Exercise description :: Switch every "the image-capturing position" in the items below to "the camera position" and change nothing else. Give all the items back without the pictures.

begin Excerpted records

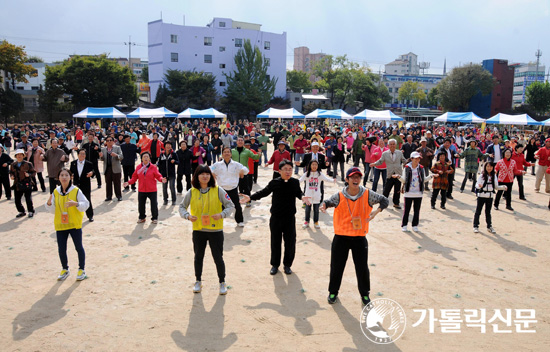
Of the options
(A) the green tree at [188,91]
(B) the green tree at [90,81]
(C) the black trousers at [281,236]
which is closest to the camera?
(C) the black trousers at [281,236]

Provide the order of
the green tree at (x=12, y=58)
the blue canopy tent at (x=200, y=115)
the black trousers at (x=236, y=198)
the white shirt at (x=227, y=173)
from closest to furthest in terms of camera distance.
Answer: the white shirt at (x=227, y=173) < the black trousers at (x=236, y=198) < the blue canopy tent at (x=200, y=115) < the green tree at (x=12, y=58)

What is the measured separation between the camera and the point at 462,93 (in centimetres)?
6006

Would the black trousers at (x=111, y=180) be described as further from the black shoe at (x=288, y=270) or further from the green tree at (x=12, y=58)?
the green tree at (x=12, y=58)

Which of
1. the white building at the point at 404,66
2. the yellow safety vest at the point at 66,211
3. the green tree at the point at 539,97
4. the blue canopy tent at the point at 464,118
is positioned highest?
the white building at the point at 404,66

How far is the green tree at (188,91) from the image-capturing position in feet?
173

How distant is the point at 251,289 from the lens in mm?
5527

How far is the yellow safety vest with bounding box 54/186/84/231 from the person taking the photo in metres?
5.63

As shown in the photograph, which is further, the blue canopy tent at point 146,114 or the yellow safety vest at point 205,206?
the blue canopy tent at point 146,114

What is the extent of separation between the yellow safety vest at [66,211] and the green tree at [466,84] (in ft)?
208

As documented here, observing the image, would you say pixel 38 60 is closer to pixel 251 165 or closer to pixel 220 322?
pixel 251 165

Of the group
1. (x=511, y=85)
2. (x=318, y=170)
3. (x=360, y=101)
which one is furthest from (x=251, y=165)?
(x=511, y=85)

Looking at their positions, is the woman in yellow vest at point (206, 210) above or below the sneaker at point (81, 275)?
above

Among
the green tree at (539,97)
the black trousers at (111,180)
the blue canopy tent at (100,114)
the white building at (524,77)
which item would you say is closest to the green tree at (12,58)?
the blue canopy tent at (100,114)

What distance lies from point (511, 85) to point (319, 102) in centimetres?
3070
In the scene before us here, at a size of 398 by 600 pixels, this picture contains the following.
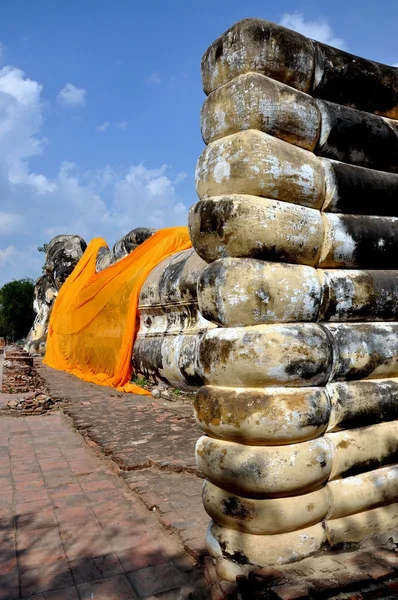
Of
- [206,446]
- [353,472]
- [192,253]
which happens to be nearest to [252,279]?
[206,446]

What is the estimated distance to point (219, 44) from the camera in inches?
81.0

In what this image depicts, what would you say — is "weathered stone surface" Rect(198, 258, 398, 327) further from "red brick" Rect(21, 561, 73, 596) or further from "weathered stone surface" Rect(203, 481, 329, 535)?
"red brick" Rect(21, 561, 73, 596)

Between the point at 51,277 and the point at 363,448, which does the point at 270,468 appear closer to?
the point at 363,448

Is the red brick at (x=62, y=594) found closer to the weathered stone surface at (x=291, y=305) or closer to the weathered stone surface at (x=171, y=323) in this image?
the weathered stone surface at (x=291, y=305)

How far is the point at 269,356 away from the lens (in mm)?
1776

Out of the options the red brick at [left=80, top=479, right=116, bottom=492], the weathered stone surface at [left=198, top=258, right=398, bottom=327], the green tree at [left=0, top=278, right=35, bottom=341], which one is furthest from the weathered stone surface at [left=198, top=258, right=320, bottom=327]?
the green tree at [left=0, top=278, right=35, bottom=341]

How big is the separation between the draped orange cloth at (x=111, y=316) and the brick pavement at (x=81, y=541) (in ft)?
11.6

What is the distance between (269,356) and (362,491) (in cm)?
71

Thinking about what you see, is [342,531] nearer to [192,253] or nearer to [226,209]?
[226,209]

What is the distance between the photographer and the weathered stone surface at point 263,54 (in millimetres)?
1946

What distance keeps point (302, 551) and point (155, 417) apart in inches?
134

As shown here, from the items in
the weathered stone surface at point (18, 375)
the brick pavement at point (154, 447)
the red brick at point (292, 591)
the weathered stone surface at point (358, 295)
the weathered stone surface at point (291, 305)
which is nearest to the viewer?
the red brick at point (292, 591)

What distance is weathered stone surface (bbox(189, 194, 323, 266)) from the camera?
6.05 ft

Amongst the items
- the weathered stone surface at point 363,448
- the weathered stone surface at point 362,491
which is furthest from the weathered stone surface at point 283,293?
the weathered stone surface at point 362,491
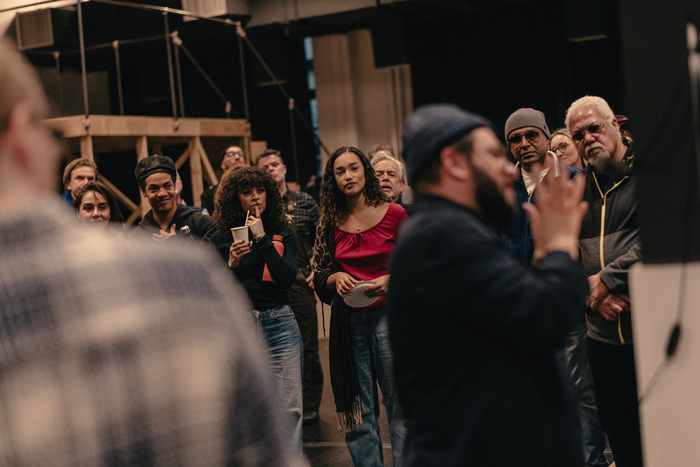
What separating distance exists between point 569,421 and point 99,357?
111 cm

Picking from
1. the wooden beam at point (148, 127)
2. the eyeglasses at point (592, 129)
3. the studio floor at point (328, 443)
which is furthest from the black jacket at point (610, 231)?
the wooden beam at point (148, 127)

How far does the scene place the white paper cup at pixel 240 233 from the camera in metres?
3.81

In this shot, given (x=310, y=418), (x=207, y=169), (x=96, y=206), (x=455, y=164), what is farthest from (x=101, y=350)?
(x=207, y=169)

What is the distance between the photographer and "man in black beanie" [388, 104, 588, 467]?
60.2 inches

end Excerpted records

Expected output ::
Of the options
(A) the green tree at [188,91]
(B) the green tree at [90,81]
(C) the black trousers at [281,236]
which is closest to the camera?
(C) the black trousers at [281,236]

Provide the order of
the green tree at (x=12, y=58)
the blue canopy tent at (x=200, y=115)
the black trousers at (x=236, y=198)
the white shirt at (x=227, y=173)
from closest to furthest in terms of camera distance.
Answer: the white shirt at (x=227, y=173) < the black trousers at (x=236, y=198) < the blue canopy tent at (x=200, y=115) < the green tree at (x=12, y=58)

What is the measured separation between the camera and the point at 462,93 (in centimetres)?
6006

Would the black trousers at (x=111, y=180) be described as further from the black shoe at (x=288, y=270) or further from the green tree at (x=12, y=58)?
the green tree at (x=12, y=58)

Which of
1. the white building at the point at 404,66
2. the yellow safety vest at the point at 66,211
3. the green tree at the point at 539,97
4. the blue canopy tent at the point at 464,118
is positioned highest?
the white building at the point at 404,66

How far is the green tree at (188,91) from the camera position in feet?
173

How distant is the point at 251,289 from the lens in mm?
5527

How far is the yellow safety vest with bounding box 54/186/84/231 from the person taking the photo in metres?
5.63

As shown in the photograph, which is further, the blue canopy tent at point 146,114 or the yellow safety vest at point 205,206?
the blue canopy tent at point 146,114

What is the extent of separation between the yellow safety vest at [66,211] and the green tree at [466,84] (in ft)?
208

As documented here, observing the image, would you say pixel 38 60 is closer to pixel 251 165 or closer to pixel 220 322?
pixel 251 165

Of the group
1. (x=511, y=85)
2. (x=318, y=170)
3. (x=360, y=101)
which one is furthest from (x=251, y=165)?
(x=511, y=85)

Looking at their positions, is the woman in yellow vest at point (206, 210) above or below the sneaker at point (81, 275)?
above

Among
the green tree at (539,97)
the black trousers at (111,180)
the blue canopy tent at (100,114)
the white building at (524,77)
which item would you say is closest to the green tree at (12,58)?
the blue canopy tent at (100,114)

What distance lies from point (511, 85) to point (319, 102) in centimetres?
3070
In the scene before us here, at a size of 398 by 600 pixels, this picture contains the following.
Of
- [206,446]
- [353,472]
- [192,253]
which happens to be nearest to [252,279]?
[206,446]

What is the estimated distance to point (219, 44) from the camera in inches?
81.0

In what this image depicts, what would you say — is "weathered stone surface" Rect(198, 258, 398, 327) further from "red brick" Rect(21, 561, 73, 596) or further from "weathered stone surface" Rect(203, 481, 329, 535)?
"red brick" Rect(21, 561, 73, 596)

Between the point at 51,277 and the point at 363,448, which does the point at 270,468 appear closer to?
the point at 363,448

Is the red brick at (x=62, y=594) found closer to the weathered stone surface at (x=291, y=305) or closer to the weathered stone surface at (x=171, y=323) in this image?
the weathered stone surface at (x=291, y=305)

How far is the point at 269,356 away from the lens (in mm)?
1776

Out of the options the red brick at [left=80, top=479, right=116, bottom=492], the weathered stone surface at [left=198, top=258, right=398, bottom=327], the green tree at [left=0, top=278, right=35, bottom=341], which one is furthest from the weathered stone surface at [left=198, top=258, right=320, bottom=327]?
the green tree at [left=0, top=278, right=35, bottom=341]

How big is the separation between the draped orange cloth at (x=111, y=316) and the brick pavement at (x=81, y=541) (in ft)?
11.6

What is the distance between (269,356) and (362,491) (in cm)?
71

Thinking about what you see, is [342,531] nearer to [192,253] or nearer to [226,209]?
[226,209]

What is the distance between the photographer and the weathered stone surface at point 263,54 (in millimetres)?
1946

What distance keeps point (302, 551) and point (155, 417) apart in inches?
134

As shown here, from the items in
the weathered stone surface at point (18, 375)
the brick pavement at point (154, 447)
the red brick at point (292, 591)
the weathered stone surface at point (358, 295)
the weathered stone surface at point (291, 305)
which is nearest to the viewer?
the red brick at point (292, 591)

What distance is weathered stone surface (bbox(189, 194, 323, 266)) from the camera?
6.05 ft

Amongst the items
- the weathered stone surface at point 363,448
- the weathered stone surface at point 362,491
which is furthest from the weathered stone surface at point 283,293?
the weathered stone surface at point 362,491
What separating distance exists between point 569,421 and point 99,357?
111 cm

Picking from
1. the wooden beam at point (148, 127)
2. the eyeglasses at point (592, 129)
3. the studio floor at point (328, 443)
which is furthest from the black jacket at point (610, 231)?
the wooden beam at point (148, 127)

How far does the scene place the white paper cup at pixel 240 233 from the camera in metres?
3.81

In this shot, given (x=310, y=418), (x=207, y=169), (x=96, y=206), (x=455, y=164), what is farthest from (x=101, y=350)?
(x=207, y=169)

What is the distance between the photographer and "man in black beanie" [388, 104, 588, 467]?
60.2 inches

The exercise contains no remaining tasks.